The family searched for jobs in the Boston area and saw an opening for a math teacher at the regional high school. In 2020 they moved to Falmouth, staying on the mainland for easier access to the Boston hospitals, and Coach Kadien has been commuting to the Island ever since, to teach math and wrestling.

But he doesn’t have to do it alone. Wandering the Island on any given day, looking like regular folks, are a band of ex-wrestlers who have been waiting for this day — former high school and college wrestlers, coaches who have retired here.

“I was one of a group of people talking about this possibility for a long time,” said Morgan Douglas, who manages the Black Dog Tall Ships and Black Dog Wharf Companies.

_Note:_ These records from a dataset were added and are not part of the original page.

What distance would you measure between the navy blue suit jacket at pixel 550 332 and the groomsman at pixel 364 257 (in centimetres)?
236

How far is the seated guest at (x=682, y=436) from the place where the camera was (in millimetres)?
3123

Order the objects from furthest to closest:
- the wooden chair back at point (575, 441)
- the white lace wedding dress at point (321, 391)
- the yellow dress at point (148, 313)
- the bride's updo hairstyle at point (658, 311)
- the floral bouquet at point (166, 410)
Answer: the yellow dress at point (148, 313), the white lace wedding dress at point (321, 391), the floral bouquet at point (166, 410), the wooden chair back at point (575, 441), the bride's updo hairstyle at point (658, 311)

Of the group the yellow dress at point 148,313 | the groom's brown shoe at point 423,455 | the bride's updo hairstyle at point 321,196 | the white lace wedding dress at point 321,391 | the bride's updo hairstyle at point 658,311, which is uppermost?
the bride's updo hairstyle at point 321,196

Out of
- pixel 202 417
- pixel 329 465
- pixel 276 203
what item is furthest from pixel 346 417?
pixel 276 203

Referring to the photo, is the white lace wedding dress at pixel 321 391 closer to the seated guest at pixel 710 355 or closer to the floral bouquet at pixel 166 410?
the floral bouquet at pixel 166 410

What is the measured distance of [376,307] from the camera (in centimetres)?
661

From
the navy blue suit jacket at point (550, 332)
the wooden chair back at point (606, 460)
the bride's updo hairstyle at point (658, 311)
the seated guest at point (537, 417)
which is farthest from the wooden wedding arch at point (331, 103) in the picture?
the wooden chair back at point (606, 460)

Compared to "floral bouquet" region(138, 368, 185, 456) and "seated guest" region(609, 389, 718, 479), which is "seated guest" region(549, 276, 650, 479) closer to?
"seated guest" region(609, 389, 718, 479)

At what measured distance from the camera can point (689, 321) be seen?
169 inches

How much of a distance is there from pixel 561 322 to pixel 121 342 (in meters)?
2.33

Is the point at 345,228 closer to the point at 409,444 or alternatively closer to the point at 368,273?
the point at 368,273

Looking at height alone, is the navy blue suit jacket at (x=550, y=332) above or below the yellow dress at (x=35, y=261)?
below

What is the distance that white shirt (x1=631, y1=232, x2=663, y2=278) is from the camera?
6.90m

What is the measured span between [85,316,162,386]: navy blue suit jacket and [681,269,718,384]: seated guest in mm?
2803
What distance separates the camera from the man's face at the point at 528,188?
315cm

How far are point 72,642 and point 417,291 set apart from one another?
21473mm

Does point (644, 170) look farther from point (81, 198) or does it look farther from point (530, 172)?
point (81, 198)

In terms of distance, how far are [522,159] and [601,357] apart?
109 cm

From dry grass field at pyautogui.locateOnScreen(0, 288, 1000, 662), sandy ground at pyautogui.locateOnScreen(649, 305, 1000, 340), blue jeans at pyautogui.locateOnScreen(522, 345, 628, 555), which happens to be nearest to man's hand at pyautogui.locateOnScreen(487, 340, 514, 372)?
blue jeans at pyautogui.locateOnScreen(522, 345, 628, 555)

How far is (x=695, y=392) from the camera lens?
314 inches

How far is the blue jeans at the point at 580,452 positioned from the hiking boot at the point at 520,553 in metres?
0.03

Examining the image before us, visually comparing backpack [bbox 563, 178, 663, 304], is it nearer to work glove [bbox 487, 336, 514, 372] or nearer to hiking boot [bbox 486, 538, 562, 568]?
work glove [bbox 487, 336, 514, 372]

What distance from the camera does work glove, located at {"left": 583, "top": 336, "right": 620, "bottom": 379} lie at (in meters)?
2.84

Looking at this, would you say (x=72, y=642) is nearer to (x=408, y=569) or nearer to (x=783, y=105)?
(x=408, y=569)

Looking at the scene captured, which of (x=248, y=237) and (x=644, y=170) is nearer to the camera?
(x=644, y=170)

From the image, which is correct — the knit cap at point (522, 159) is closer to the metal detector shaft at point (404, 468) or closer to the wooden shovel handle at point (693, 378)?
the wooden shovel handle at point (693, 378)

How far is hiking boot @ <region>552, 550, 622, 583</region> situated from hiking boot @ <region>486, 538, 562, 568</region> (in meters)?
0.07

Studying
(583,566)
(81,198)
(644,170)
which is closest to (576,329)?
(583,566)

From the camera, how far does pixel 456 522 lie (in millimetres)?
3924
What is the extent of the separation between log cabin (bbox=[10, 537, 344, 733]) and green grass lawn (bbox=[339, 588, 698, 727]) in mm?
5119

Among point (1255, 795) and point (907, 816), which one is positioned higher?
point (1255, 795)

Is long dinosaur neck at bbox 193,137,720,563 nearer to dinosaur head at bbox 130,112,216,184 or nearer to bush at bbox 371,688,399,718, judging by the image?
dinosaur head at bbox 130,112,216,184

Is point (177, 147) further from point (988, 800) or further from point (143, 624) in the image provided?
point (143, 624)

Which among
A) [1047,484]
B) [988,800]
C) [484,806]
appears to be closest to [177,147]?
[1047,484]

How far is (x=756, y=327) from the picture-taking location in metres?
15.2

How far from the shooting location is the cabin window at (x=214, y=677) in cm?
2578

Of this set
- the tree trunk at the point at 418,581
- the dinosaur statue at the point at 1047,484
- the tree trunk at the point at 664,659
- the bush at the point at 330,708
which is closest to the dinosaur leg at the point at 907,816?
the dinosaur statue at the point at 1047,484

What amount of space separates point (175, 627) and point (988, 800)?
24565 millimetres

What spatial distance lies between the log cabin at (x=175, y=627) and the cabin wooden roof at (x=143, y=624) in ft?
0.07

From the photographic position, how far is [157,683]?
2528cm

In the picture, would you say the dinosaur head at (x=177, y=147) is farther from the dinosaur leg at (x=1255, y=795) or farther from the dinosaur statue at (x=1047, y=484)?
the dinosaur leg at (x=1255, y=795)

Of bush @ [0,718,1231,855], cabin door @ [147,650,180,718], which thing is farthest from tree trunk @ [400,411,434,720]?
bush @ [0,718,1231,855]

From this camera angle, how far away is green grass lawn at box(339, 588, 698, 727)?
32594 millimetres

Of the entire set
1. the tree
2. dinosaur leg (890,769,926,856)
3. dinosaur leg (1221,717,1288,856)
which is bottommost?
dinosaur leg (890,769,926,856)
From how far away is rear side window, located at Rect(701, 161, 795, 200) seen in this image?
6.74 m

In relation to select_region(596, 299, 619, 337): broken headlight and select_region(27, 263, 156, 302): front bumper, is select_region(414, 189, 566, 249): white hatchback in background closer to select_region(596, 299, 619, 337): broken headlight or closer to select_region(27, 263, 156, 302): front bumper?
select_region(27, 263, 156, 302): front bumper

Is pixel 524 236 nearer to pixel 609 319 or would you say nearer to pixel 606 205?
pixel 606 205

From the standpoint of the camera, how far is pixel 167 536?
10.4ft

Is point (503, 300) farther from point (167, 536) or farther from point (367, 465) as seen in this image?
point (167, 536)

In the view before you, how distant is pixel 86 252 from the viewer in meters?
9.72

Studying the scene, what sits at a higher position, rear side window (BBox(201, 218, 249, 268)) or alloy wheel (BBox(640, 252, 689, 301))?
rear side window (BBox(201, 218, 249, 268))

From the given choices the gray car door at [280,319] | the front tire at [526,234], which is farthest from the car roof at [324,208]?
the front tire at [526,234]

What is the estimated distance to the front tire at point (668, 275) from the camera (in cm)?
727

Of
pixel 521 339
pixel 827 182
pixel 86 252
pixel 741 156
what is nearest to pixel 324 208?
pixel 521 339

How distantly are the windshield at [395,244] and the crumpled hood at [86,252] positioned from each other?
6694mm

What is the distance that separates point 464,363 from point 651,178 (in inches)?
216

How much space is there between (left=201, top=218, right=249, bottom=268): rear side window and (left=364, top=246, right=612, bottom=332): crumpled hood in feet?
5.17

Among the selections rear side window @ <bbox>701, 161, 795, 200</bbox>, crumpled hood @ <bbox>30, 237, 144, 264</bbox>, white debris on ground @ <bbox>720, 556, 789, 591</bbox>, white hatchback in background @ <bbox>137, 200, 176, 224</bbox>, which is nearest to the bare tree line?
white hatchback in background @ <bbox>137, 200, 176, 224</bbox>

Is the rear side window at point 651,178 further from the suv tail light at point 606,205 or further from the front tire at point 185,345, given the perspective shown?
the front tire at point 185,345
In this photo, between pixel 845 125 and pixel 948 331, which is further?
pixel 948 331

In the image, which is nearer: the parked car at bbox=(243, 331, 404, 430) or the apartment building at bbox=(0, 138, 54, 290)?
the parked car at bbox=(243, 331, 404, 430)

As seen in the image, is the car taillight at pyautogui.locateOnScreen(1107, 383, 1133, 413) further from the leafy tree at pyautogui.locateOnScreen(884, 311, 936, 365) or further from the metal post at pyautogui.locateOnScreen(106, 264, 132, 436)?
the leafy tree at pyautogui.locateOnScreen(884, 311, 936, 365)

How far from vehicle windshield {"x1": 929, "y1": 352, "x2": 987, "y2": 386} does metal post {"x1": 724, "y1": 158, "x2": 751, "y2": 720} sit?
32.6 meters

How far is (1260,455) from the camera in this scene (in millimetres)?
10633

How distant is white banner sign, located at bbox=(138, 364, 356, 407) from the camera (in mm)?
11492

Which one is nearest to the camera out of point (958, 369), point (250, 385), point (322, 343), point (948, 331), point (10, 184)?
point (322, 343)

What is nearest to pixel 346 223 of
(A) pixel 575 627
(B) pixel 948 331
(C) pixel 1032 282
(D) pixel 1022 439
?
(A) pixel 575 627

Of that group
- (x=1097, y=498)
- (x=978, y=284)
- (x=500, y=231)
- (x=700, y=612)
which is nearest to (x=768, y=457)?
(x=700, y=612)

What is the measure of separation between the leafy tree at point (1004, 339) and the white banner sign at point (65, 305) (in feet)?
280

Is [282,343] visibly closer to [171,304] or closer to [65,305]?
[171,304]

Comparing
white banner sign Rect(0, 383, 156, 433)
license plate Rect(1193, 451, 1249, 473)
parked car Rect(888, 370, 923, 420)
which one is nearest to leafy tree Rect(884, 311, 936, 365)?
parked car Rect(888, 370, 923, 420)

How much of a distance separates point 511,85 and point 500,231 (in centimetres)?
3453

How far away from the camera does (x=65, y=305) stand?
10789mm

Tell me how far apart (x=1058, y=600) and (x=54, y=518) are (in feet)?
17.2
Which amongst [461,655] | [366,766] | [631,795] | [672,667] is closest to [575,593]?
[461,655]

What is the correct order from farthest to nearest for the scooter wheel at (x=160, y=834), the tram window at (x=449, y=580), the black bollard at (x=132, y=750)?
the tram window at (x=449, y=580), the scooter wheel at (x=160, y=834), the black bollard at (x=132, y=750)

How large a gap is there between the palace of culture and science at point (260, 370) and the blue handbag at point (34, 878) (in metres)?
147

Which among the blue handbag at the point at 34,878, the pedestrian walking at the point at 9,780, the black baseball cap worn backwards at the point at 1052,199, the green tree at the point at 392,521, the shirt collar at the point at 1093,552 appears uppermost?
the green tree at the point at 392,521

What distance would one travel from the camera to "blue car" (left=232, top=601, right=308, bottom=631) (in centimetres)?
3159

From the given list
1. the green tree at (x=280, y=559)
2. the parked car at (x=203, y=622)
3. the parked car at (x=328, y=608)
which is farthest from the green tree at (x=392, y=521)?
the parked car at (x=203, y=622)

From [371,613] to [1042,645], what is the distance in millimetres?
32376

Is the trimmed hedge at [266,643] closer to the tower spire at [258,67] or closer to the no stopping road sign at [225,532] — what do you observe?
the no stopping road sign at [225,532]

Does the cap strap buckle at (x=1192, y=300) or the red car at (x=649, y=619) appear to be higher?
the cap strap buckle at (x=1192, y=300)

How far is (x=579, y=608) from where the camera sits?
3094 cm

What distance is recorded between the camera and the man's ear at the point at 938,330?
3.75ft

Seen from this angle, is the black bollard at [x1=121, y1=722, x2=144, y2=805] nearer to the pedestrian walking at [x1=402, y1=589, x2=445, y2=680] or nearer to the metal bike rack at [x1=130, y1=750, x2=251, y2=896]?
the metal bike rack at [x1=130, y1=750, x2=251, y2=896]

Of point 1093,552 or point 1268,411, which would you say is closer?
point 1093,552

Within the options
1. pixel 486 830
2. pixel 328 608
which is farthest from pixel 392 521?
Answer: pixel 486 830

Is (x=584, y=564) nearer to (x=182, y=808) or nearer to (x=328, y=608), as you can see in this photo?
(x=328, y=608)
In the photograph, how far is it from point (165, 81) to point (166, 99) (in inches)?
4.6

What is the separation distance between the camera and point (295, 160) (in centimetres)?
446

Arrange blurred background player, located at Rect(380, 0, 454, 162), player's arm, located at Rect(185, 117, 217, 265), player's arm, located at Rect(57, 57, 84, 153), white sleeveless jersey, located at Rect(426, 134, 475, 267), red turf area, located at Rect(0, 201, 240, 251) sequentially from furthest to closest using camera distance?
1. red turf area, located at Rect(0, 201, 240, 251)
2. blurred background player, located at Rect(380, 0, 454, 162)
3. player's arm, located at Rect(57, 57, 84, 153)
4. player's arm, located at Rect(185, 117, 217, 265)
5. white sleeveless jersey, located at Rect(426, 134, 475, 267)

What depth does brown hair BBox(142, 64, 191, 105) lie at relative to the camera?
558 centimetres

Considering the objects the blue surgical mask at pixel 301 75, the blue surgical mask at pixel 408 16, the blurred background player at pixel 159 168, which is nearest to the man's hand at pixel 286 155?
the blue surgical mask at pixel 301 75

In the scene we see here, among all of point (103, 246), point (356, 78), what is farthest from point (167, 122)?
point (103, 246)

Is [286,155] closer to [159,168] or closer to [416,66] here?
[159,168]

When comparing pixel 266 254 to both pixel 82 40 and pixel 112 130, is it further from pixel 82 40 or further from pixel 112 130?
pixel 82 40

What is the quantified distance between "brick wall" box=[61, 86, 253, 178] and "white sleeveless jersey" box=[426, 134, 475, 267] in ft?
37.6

Mr. Douglas wrestled at Tabor Academy and at Gettysburg College but hadn’t stepped on a mat since 2001. Now he’s at practice nearly every day.

“It is so cool to be at the start of something, to see these kids go from zero to getting their hand raised at a tournament,” Mr. Douglas said.

Paul Danielovich has also been at nearly every practice until he broke his leg recently in a freak accident. Mr. Danielovich has more than 50 years experience as a wrestler and coach. He is also an expert at starting up programs, including four at high schools around Massachusetts. A retired educator, Mr. Danielovich had recently moved to the Island when he heard about the new program and jumped on board.

“The kids benefit from the sport so much, and I love passing along the knowledge,” Mr. Danielovich said.

Coach Kadien agrees with the merits of the sport, in that it teaches lasting life lessons.

“There’s these lists of top Fortune 500 companies and so many of the CEOs were all involved in wrestling,” he said. “The mindset of accomplishing your goals and reaching for things, it becomes this way of life that spreads to everything. The parents see the difference in their kids already.”

The next step, after another tournament during Presidents’ Day weekend, is working to make the sport official, going from club sport to varsity sport.

“We are all supportive and love the idea,” Mr. McCarthy said. “But right now the number one challenge is to figure out where it’s going to live. It needs to have a home.”

Currently the team practices in the cafeteria, moving tables and chairs to the side of the room at the end of the school day, retrieving the mats from down the hall and mopping them down, all before they can begin practice. Then after practice they have to do it in reverse, putting the cafeteria back in order so that at lunch the next day, it is as if they were never there.

At the end of a recent practice, Coach Kadien watched his team break down the room. The wrestlers were sweaty but smiling.

“Once you’re in it, you are always in it,” Coach Kadien said.